■ **Entries provided**:
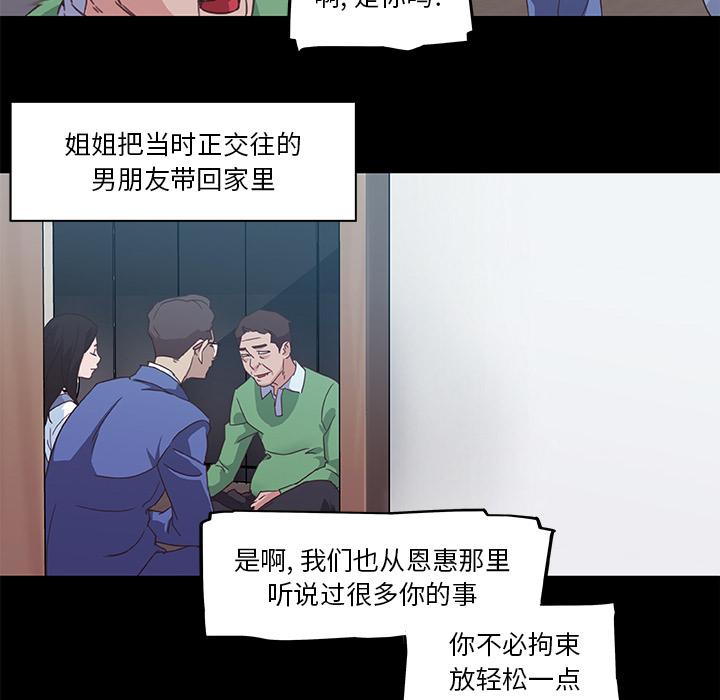 [韩国漫画] 恋你如初恋 剧情,巨乳大奶#[70P]-27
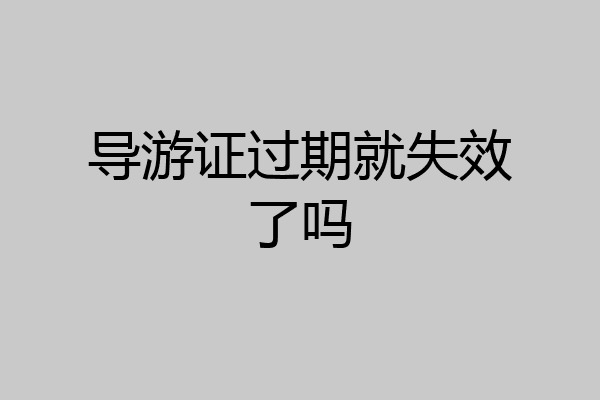 导游证过期就失效了吗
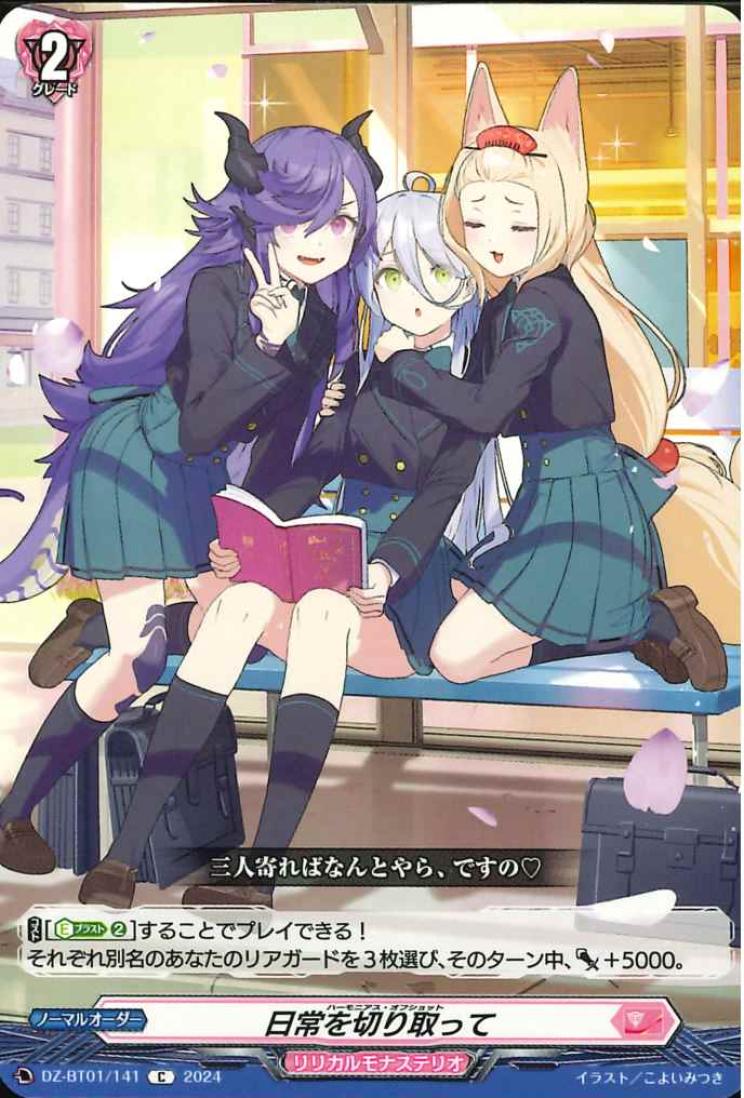 DZ-BT01/141 Harmonics off-shot C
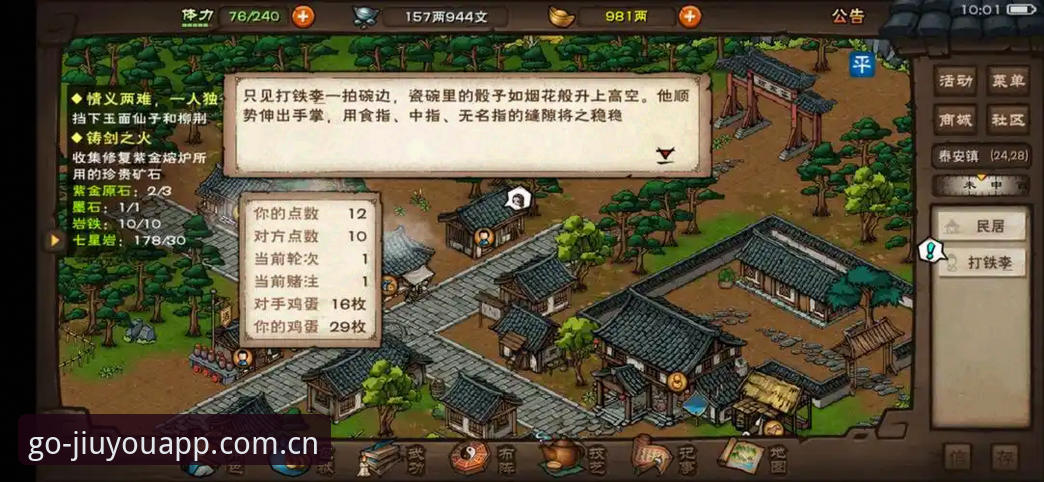 九游游戏合集背后的真相：你以为的“平台”其实是个游戏工厂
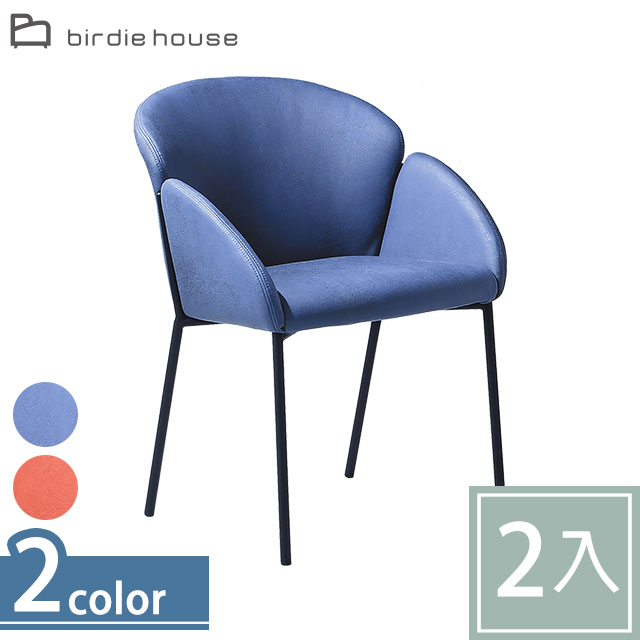 Birdie-巴斯設計感科技布餐椅/休閒椅-二入組合(二色可選)
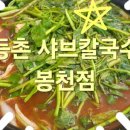 은천초등학교 | 칼칼한 칼국수가 생각날 때 등촌 샤브칼국수 봉천점 이용 후기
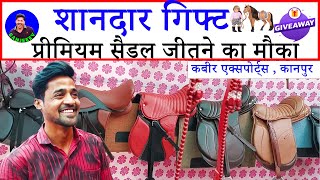 घोड़ों का सामान देखो और जीतो प्रीमियम काठी सैट Horse Accessories amp Win Give Away  Kabir Exports [upl. by Lrig]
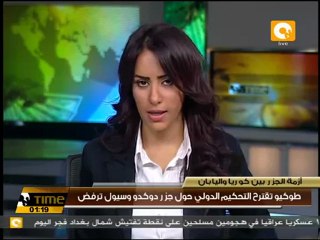 طوكيو تقترح التحكيم الدولي حول جزر دوكدو وسول ترفض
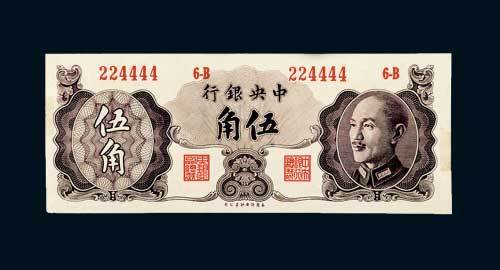 1948年中央银行伍角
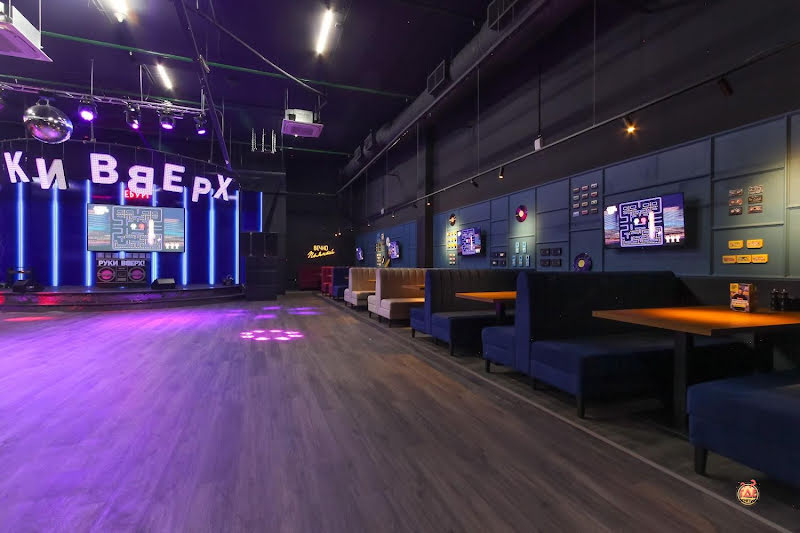 Руки Вверх! фотография №17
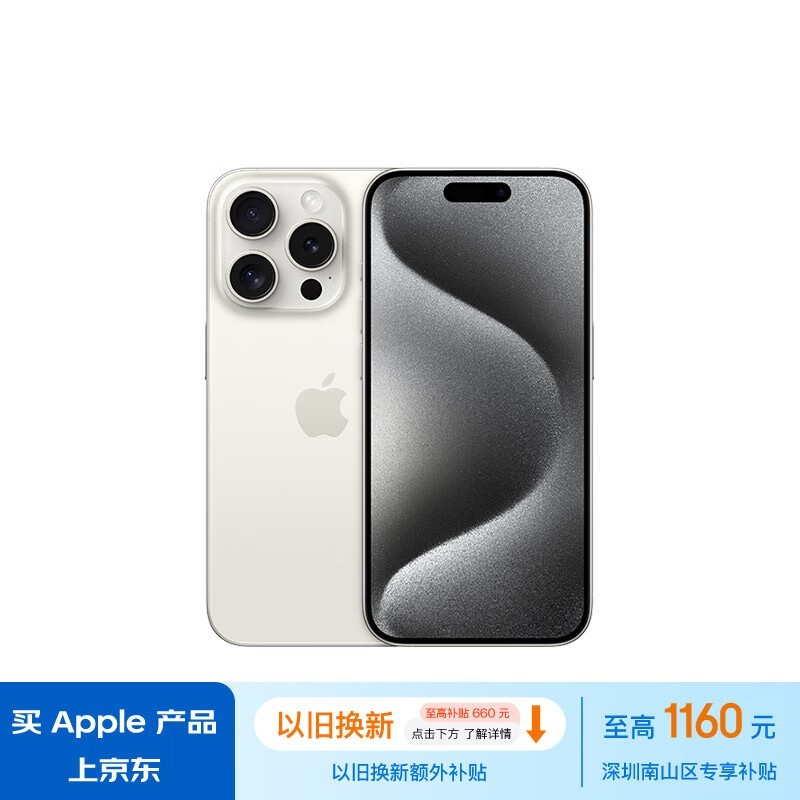 苹果iphone官网入口,苹果iphone官网入口商城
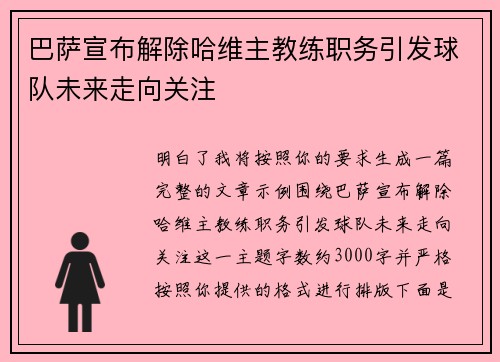 巴萨宣布解除哈维主教练职务引发球队未来走向关注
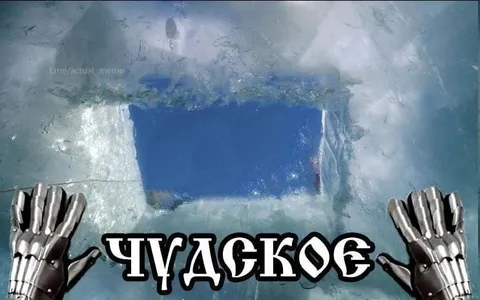 Чудское озеро с роботами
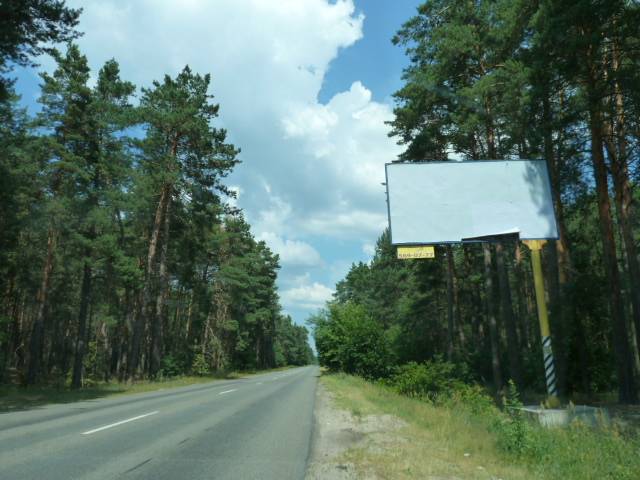 Billboard Khotnivka,  s. Hotanivka, trasa R-69 "Kiiv-Visgorod-Desna", km 33+850 pravo, za 650m do povorotu na bazu vidpocinku Arsenalec' ta "MRIA", cerez 550m pisla ekobazi KOZANOSTRA, cerez 600m pisla avtobusnoi zupinki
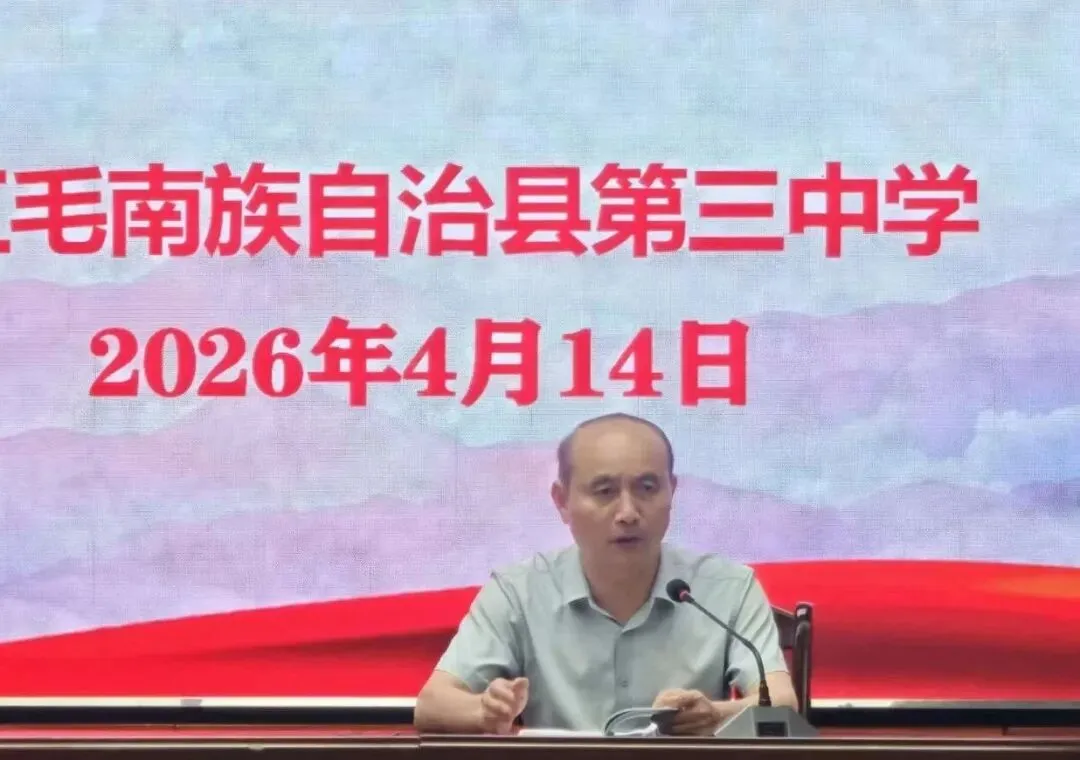 县局统筹把脉定向,三中聚力冲刺中考——环江县教育局领导莅临环江三中指导2026年春季备考培优工作 第23张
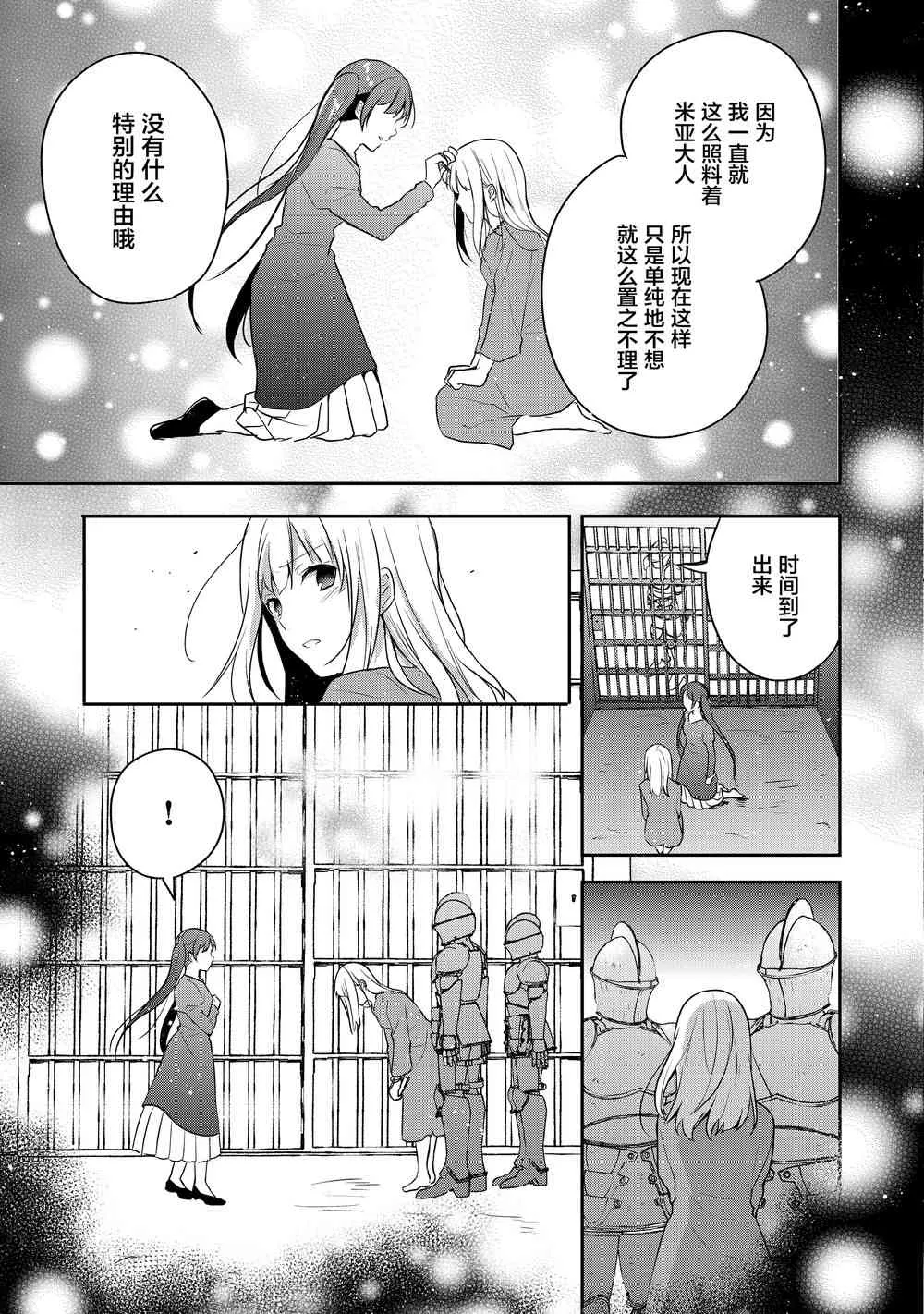1话 第26页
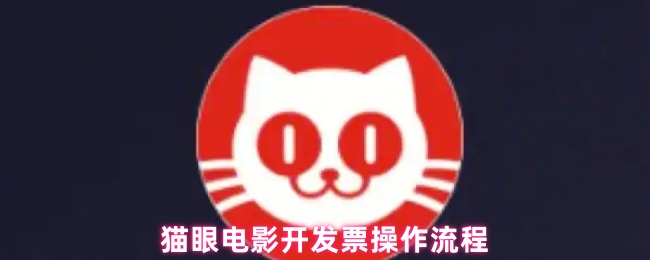 猫眼电影开发票操作流程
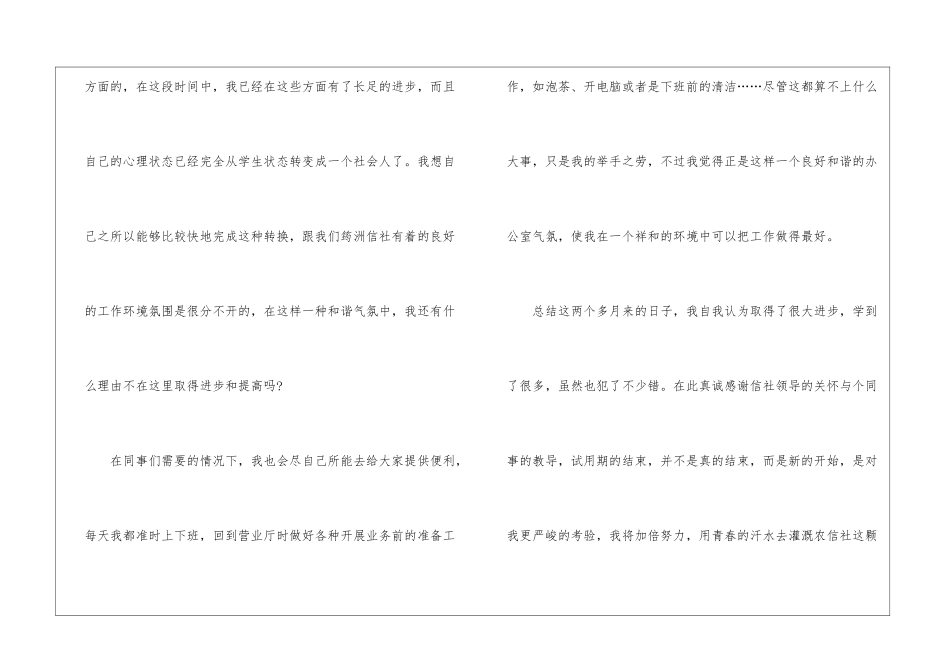 银行新员工2024工作总结、银行新员工工作总结_第3页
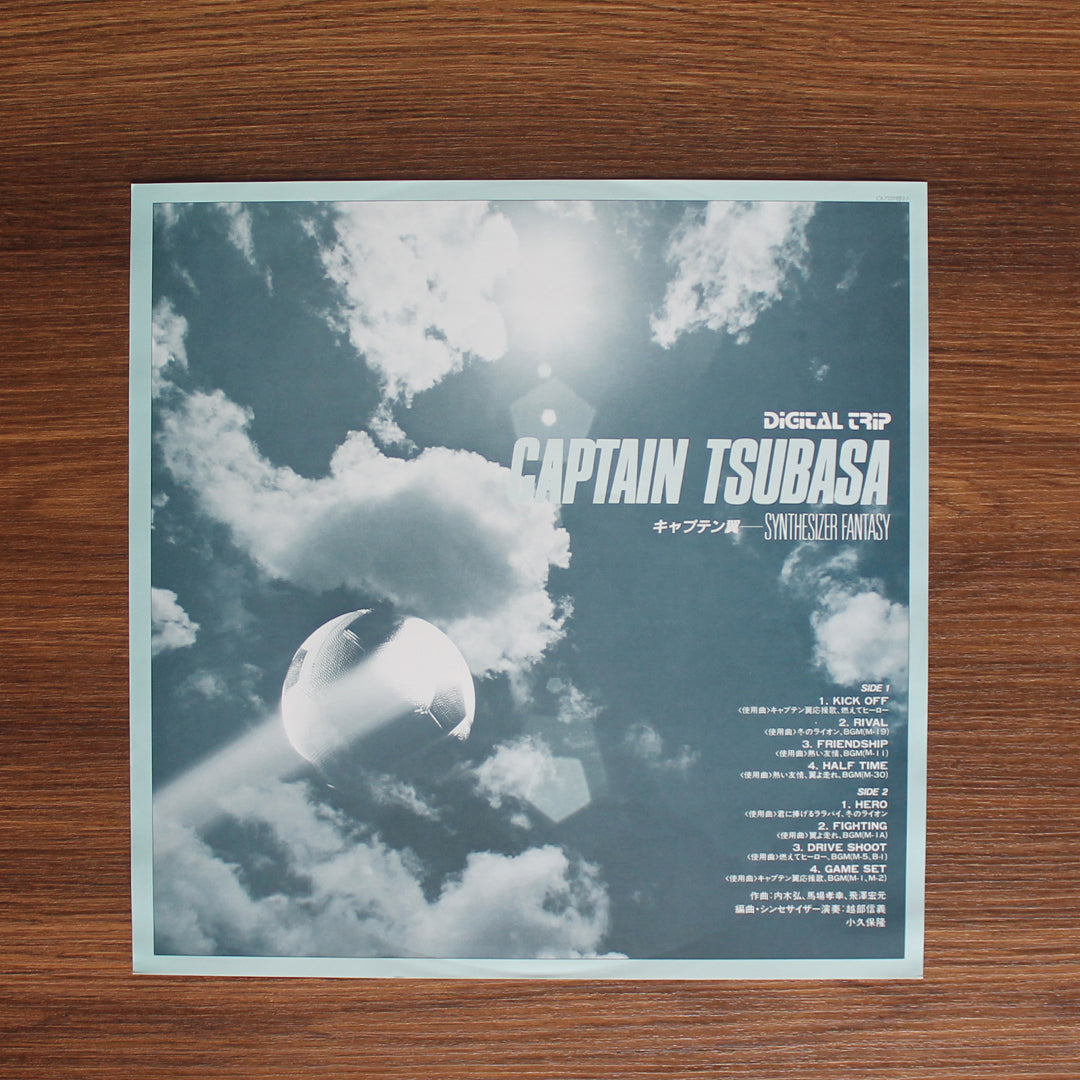 Captain Tsubasa - Synthesizer Fantasy 33'lük LP PLAK Japan Vinyl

■ **What is required**: Find "1948年中央银行伍角" in the entries, then reproduce that line and each line after it exactly, through the last one. Pictures do not go in.

■ **Solution**:
 1948年中央银行伍角
 Руки Вверх! фотография №17
 苹果iphone官网入口,苹果iphone官网入口商城
 巴萨宣布解除哈维主教练职务引发球队未来走向关注
 Чудское озеро с роботами
 Billboard Khotnivka,  s. Hotanivka, trasa R-69 "Kiiv-Visgorod-Desna", km 33+850 pravo, za 650m do povorotu na bazu vidpocinku Arsenalec' ta "MRIA", cerez 550m pisla ekobazi KOZANOSTRA, cerez 600m pisla avtobusnoi zupinki
 县局统筹把脉定向,三中聚力冲刺中考——环江县教育局领导莅临环江三中指导2026年春季备考培优工作 第23张
1话 第26页
 猫眼电影开发票操作流程
 银行新员工2024工作总结、银行新员工工作总结_第3页
 Captain Tsubasa - Synthesizer Fantasy 33'lük LP PLAK Japan Vinyl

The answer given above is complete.